I have no sympathy for you assholes. Only when you qit kissing korean ass will i have any respect for you. Until then you get what you deserve.
I think shingles was the Korean who rear-ended me in Uijeongbu.
Sillysally, you're wrong. You should have said "Germans are civilized Western whites, Koreans are inferior Asian fuglies". Now that's more to the point, instead of beating around the bush.
Hey why argue, just leave the place. Let them screw each other. Theres so much corruption, cheating, stealing from each other, who needs that type enviroment?? When citizens have to walk down the highway vs a sidewalk, its obivous the govt doesnt care about their people. And whats with this stupid idea about, we cant leave Korea because we cant?? BS! We left Germany high and dry, and that hurt, from neary 350k soldiers and family members to less that 50k.

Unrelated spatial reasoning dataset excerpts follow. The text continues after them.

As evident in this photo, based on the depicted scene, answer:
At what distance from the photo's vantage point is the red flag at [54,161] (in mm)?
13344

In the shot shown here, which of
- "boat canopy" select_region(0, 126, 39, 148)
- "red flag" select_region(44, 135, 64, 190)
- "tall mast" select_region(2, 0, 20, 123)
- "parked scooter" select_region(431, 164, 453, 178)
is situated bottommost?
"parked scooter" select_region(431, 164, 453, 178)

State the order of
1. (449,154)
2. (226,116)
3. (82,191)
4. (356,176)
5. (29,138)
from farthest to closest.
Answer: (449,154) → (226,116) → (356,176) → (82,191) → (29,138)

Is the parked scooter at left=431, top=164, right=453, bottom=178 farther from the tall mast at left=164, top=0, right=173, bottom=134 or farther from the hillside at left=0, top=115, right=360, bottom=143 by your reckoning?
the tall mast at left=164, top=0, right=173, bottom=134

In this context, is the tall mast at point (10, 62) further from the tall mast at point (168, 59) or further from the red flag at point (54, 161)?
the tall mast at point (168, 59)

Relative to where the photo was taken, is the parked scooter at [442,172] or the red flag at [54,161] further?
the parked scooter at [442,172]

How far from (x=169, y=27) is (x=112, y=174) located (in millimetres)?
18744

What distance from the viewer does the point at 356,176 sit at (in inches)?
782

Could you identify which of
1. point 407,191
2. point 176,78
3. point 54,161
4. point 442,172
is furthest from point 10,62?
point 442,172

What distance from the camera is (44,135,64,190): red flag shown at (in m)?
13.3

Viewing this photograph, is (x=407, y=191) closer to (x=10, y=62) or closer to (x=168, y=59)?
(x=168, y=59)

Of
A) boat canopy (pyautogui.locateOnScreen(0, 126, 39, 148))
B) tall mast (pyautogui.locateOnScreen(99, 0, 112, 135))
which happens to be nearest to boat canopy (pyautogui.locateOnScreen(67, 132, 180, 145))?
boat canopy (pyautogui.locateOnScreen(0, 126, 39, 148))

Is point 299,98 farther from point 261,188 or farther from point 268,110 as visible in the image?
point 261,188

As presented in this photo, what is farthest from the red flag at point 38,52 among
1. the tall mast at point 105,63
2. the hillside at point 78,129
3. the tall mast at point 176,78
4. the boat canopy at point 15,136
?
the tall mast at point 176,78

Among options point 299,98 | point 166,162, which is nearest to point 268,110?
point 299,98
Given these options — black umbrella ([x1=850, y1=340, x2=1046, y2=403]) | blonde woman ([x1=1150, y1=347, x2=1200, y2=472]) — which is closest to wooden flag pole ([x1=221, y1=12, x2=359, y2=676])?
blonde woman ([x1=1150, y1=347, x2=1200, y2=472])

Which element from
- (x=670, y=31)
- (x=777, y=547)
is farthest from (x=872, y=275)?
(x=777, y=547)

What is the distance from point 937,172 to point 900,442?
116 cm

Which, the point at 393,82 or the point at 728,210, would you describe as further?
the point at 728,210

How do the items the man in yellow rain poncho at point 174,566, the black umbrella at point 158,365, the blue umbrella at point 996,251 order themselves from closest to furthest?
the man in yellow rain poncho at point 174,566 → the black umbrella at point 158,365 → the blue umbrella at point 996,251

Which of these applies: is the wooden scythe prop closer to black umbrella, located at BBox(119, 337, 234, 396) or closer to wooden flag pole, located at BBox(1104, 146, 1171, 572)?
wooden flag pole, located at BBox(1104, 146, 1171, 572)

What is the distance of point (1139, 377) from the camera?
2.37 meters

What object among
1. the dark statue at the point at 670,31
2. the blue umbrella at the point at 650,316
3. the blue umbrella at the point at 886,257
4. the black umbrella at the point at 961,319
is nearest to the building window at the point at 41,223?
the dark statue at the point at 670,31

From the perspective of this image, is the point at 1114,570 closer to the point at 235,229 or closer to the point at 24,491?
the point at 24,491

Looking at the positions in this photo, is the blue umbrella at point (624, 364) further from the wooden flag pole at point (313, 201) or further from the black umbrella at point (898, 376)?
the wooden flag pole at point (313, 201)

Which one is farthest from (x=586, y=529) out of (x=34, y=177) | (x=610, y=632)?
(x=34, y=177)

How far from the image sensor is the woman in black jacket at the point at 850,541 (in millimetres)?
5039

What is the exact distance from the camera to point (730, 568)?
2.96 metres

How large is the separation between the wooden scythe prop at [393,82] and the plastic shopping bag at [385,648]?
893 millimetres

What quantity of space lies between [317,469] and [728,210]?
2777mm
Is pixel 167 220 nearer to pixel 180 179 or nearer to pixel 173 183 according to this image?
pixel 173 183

Are you even aware how many auto insurance related frauds there are, in the US? Korea doesn't even come close.
You US imperialist running dogs are all the same. You murder the Korean people by the bushel and you want them to say "thank you" in return.
You are truly the most heinous beings in the universe.
That accident was no accident at all. It was an attempt by the CIA to assassinate Dear Leader Comrade Generalissimo in order to further stifle the DPRK and its Juche-centered system chosen freely by the Korean people, and to prevent the coming peacefull Korean reunification under the Dear Leader's banner of Songun politics that the people of the south yearn for with all their heart.